VMware Cloud Community
Nouha
Contributor
Contributor

ESX 5 Crashes since i activated HA on it

Hi ,

i have a host that crashes at least twice a day (ESXi 5) ,

the server is IBM 3850 , with 16 Go Ram

that is what i find in VMKWARNIG.LOG :

2013-04-01T14:39:35.600Z cpu13:2714)WARNING: iscsi_vmk: iscsivmk_StartConnection: Conn [CID: 0 L: 172.16.0.121:58313 R: 172.16.0.40:3260]
TSC: 4855271224 cpu0:0)WARNING: SVGAConsole: 266: Extended TTY not supported. Ignoring on tty 0
TSC: 4855755600 cpu0:0)WARNING: SVGAConsole: 266: Extended TTY not supported. Ignoring on tty 2
TSC: 4856060720 cpu0:0)WARNING: SVGAConsole: 266: Extended TTY not supported. Ignoring on tty 3
TSC: 6312114056 cpu0:0)WARNING: HPET: 592: HPET counter runs at (12921597882%) of rated speed
0:00:00:04.106 cpu0:2048)WARNING: IOAPIC: 627: pin 16 is not masked
0:00:00:04.106 cpu0:2048)WARNING: IOAPIC: 627: pin 17 is not masked
0:00:00:04.107 cpu0:2048)WARNING: IOAPIC: 627: pin 16 is not masked
0:00:00:04.107 cpu0:2048)WARNING: IOAPIC: 627: pin 19 is not masked
0:00:00:04.107 cpu0:2048)WARNING: IOAPIC: 627: pin 20 is not masked
0:00:00:04.107 cpu0:2048)WARNING: IOAPIC: 605: ioapic 0, version 32 does not match ioapic0 version 17
0:00:00:04.110 cpu0:2048)WARNING: CacheSched: 801: Already disabled : Cache aware scheduling already disabled
0:00:00:04.126 cpu0:2048)WARNING: SVGAConsole: 266: Extended TTY not supported. Ignoring on tty 4
0:00:00:04.126 cpu0:2048)WARNING: SVGAConsole: 266: Extended TTY not supported.
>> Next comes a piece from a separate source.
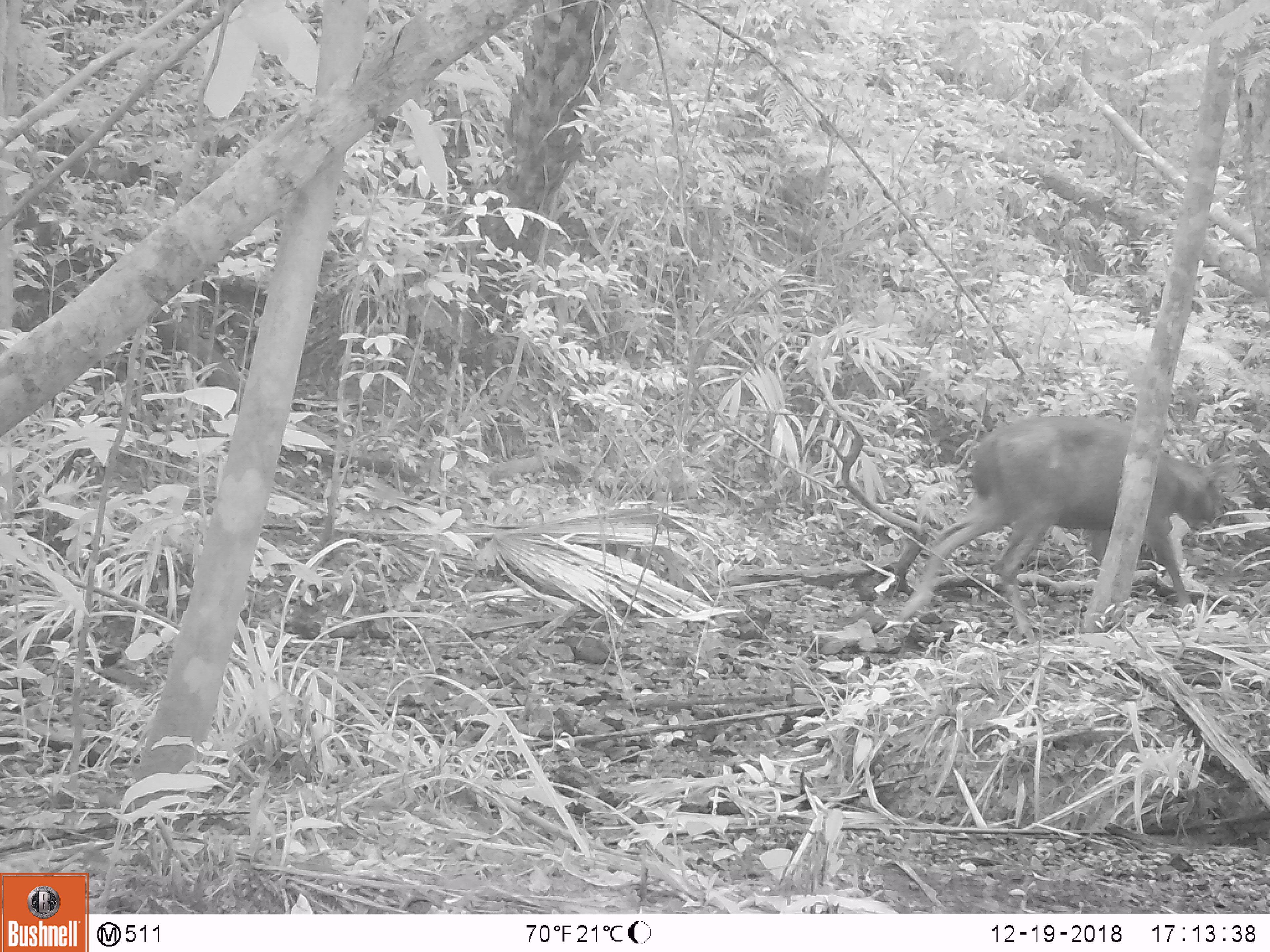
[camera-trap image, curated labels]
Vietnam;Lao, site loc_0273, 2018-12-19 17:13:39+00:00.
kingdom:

Ignoring on tty 5
2013-04-02T09:43:12.472Z cpu11:2658)WARNING: VMK_PCI: 1128: device 000:000:31.1 has no legacy interrupt(s)
2013-04-02T09:43:12.472Z cpu11:2658)WARNING: LinPCI: LinuxPCILegacyIntrVectorSet:80:Could not allocate legacy PCI interrupt for device 0000:00:1f.1
2013-04-02T09:43:12.699Z cpu2:2693)WARNING: LinuxSignal: 761: ignored unexpected signal flags 0x2 (sig 17)
2013-04-02T09:44:01.886Z cpu13:2658)WARNING: ScsiScan: 1485: Failed to add path vmhba1:C0:T0:L0 : Not found
2013-04-02T09:44:02.902Z cpu13:2658)WARNING: ScsiScan: 1485: Failed to add path vmhba1:C0:T1:L0 : Not found
2013-04-02T09:44:06.834Z cpu2:2705)WARNING: LinuxSignal: 761: ignored unexpected signal flags 0x2 (sig 17)
2013-04-02T09:44:11.957Z cpu13:2694)WARNING: UserObj: 3232: Unimplemented operation on 0x41000ffe5b60/RPC
2013-04-02T09:44:11.957Z cpu13:2694)WARNING: UserObj: 675: Failed to crossdup fd 9, cnxId: 0x80000000 type RPC: Not implemented
2013-04-02T09:44:17.690Z cpu15:2658)WARNING: APEI: 175: Could not initialize HEST
2013-04-02T09:44:19.520Z cpu13:2714)WARNING: iscsi_vmk: iscsivmk_StartConnection: vmhba33:CH:0 T:0 CN:0: iSCSI connection is being marked "ONLINE"
2013-04-02T09:44:19.520Z cpu13:2714)WARNING: iscsi_vmk: iscsivmk_StartConnection: Sess [ISID: 00023d000001 TARGET: iqn.1992-04.com.emc:storage.NAS-STORAGE.VNAS-DATASTORE TPGT: 1 TSIH: 0]
2013-04-02T09:44:19.520Z cpu13:2714)WARNING: iscsi_vmk: iscsivmk_StartConnection: Conn [CID: 0 L: 172.16.0.121:51719 R: 172.16.0.40:3260]


Can any body help me ??
PS: i've just added new memory bars , but i don't think it is the source of the problem.

Thanx in advance
Reply
0 Kudos
7 Replies
a_p_
Leadership
Leadership

Welcome to the Community,

did you add the additional memory at the same time you activated HA? Just asking to see whether one of these two changes can be ruled out as the cause of this issue.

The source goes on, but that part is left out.